Did that scrap use too much fuel?

"I thought I'd saved about a lap of fuel," Edwards said. "With five or six laps to go, Justin really started coming, so I laid it down."

And ran out just before the entrance to Turn 3 on the 200th and final lap. Allgaier was wide-eyed at the sight.

"Coming off Turn 2, I didn't know if I'd have the time to catch him," Allgaier said. "Then he started wiggling, and I got a big grin."

Allgaier drew even, and as he did, his engine went silent. It was a coast to the finish, and Allgaier would win it. He led only the final lap, and only about seven-tenths of a mile of it.

"We were on power another 100 feet, and that was the difference," Allgaier said.

The difference by 1.719 seconds brought Allgaier his first win since Bristol last year, and only the second win by a Nationwide Series points earner in 14 races this season. Sprint Cup regulars like Edwards, who was chasing a fourth victory, have taken the rest.

Bayne's third-place finish came in his return after a six-week absence for an illness that baffled even doctors from the Mayo Clinic. He told ESPN during the race he "felt like an astronaut" with all of the air hoses blowing on him, fitting given the way he rocketed through the field. Bayne started 31st and ran as high as sixth after 57 laps. Then he held steady until the final laps, when drivers, including Sadler, had to pit for a splash of fuel.

"Man, I should have started going six laps earlier," Bayne said. "You can always say 'Shoulda.'"

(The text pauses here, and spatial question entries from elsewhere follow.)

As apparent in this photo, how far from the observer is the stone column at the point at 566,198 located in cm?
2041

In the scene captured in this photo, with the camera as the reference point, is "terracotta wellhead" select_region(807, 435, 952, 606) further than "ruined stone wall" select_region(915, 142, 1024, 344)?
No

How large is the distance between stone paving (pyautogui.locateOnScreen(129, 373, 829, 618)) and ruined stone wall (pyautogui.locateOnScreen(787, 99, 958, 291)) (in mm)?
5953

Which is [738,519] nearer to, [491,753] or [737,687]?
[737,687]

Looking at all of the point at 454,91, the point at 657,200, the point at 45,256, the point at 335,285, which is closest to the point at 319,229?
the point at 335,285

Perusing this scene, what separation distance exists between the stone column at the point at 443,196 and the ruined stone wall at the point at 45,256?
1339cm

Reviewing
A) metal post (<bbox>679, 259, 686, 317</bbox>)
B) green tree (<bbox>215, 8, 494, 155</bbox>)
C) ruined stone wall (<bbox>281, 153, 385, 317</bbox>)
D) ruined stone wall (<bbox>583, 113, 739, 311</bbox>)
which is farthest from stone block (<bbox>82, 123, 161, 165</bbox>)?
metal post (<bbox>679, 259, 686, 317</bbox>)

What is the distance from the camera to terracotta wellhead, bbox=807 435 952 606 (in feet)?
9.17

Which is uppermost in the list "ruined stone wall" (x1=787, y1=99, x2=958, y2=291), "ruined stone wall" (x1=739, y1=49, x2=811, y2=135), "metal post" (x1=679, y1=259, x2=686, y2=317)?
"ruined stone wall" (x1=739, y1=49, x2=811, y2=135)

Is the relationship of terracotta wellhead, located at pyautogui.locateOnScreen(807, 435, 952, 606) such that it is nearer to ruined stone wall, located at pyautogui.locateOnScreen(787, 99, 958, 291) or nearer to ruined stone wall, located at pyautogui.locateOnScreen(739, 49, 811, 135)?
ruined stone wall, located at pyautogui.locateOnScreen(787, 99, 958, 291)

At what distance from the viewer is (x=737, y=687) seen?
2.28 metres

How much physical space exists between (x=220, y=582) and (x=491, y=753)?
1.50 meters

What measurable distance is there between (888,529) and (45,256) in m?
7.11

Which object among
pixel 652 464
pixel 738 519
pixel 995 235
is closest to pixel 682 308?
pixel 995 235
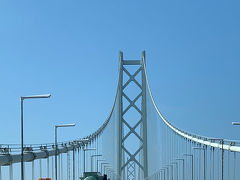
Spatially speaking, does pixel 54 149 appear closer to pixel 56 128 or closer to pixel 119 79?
pixel 56 128

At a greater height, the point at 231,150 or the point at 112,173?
the point at 231,150

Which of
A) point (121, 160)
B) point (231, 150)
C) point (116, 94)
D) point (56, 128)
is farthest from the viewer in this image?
point (116, 94)

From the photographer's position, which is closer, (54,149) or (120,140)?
(54,149)

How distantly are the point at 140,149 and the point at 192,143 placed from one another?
21788mm

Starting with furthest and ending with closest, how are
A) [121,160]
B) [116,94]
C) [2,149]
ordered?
1. [116,94]
2. [121,160]
3. [2,149]

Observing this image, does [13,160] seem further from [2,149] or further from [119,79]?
[119,79]

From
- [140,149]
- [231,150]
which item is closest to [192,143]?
[231,150]

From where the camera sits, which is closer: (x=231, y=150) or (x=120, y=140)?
(x=231, y=150)

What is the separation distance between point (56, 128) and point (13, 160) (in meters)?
8.91

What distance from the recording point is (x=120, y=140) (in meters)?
64.3

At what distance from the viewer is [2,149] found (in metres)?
21.7

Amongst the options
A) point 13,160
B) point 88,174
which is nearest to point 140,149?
point 88,174

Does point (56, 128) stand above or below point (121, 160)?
above

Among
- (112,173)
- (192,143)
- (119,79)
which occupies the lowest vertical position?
(112,173)
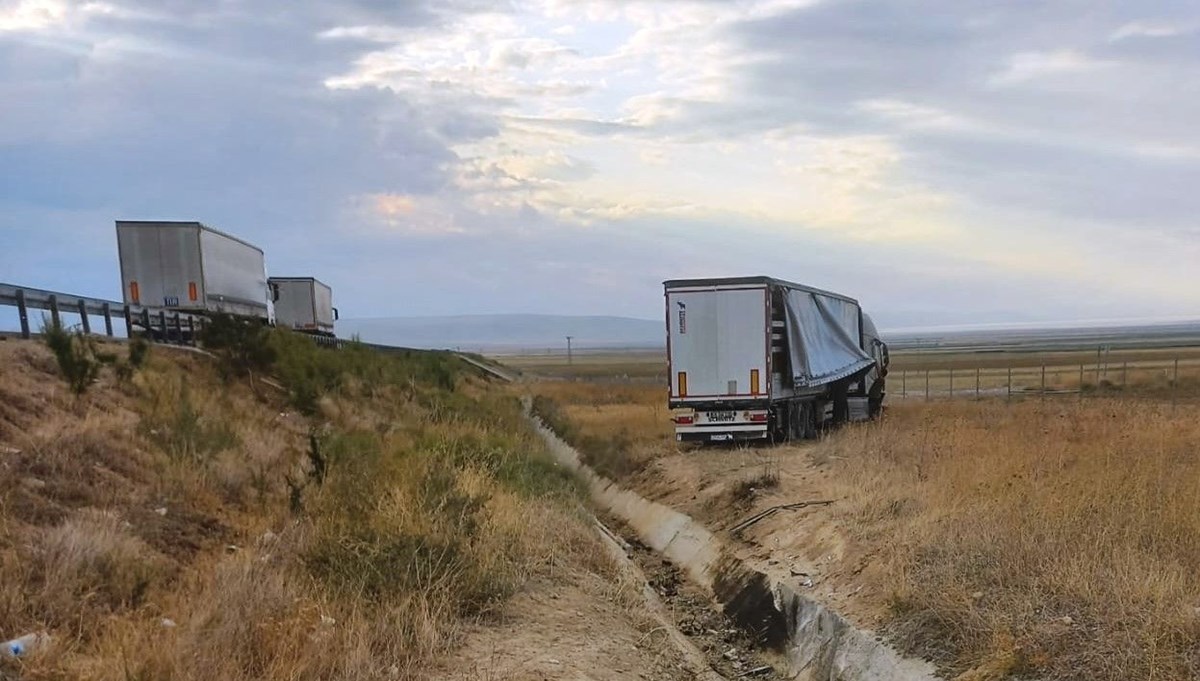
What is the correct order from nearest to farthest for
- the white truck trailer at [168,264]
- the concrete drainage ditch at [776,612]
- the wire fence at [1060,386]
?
the concrete drainage ditch at [776,612], the white truck trailer at [168,264], the wire fence at [1060,386]

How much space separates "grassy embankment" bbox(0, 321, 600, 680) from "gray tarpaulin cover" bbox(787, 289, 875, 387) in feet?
23.4

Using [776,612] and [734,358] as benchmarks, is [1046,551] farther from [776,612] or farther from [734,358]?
[734,358]

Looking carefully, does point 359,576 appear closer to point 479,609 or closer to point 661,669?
point 479,609

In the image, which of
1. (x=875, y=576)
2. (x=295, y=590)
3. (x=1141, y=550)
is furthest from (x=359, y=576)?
(x=1141, y=550)

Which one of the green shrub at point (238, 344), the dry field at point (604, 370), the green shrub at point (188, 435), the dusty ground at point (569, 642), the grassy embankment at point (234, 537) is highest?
the green shrub at point (238, 344)

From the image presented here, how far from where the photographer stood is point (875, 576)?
26.3 ft

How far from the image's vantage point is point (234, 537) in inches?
310

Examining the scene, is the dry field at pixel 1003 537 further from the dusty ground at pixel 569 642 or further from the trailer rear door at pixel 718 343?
the trailer rear door at pixel 718 343

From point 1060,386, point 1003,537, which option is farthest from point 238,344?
point 1060,386

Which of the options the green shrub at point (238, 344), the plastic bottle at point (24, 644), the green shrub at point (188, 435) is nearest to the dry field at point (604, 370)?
the green shrub at point (238, 344)

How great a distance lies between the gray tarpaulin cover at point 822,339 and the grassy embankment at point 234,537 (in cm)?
714

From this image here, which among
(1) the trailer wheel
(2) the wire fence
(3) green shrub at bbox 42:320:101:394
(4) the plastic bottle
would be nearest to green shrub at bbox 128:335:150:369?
(3) green shrub at bbox 42:320:101:394

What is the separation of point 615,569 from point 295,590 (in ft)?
16.2

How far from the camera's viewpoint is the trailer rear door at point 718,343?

Reed Sorenson finished sixth, the 38 points he earned enough to move him into the Nationwide Series point standings lead. Sadler is two points behind after finishing 11th, while Ricky Stenhouse Jr. dropped from second to third in the standings after running 14th.

Danica Patrick, in a one-week visit to stock cars between IndyCar Series races, finished 10th, the first car a lap down. She also finished 10th in last week's Indianapolis 500.

An afternoon thunderstorm in the middle of qualifying forced the gridding of the field based on owner points, but the skies were clear throughout the race.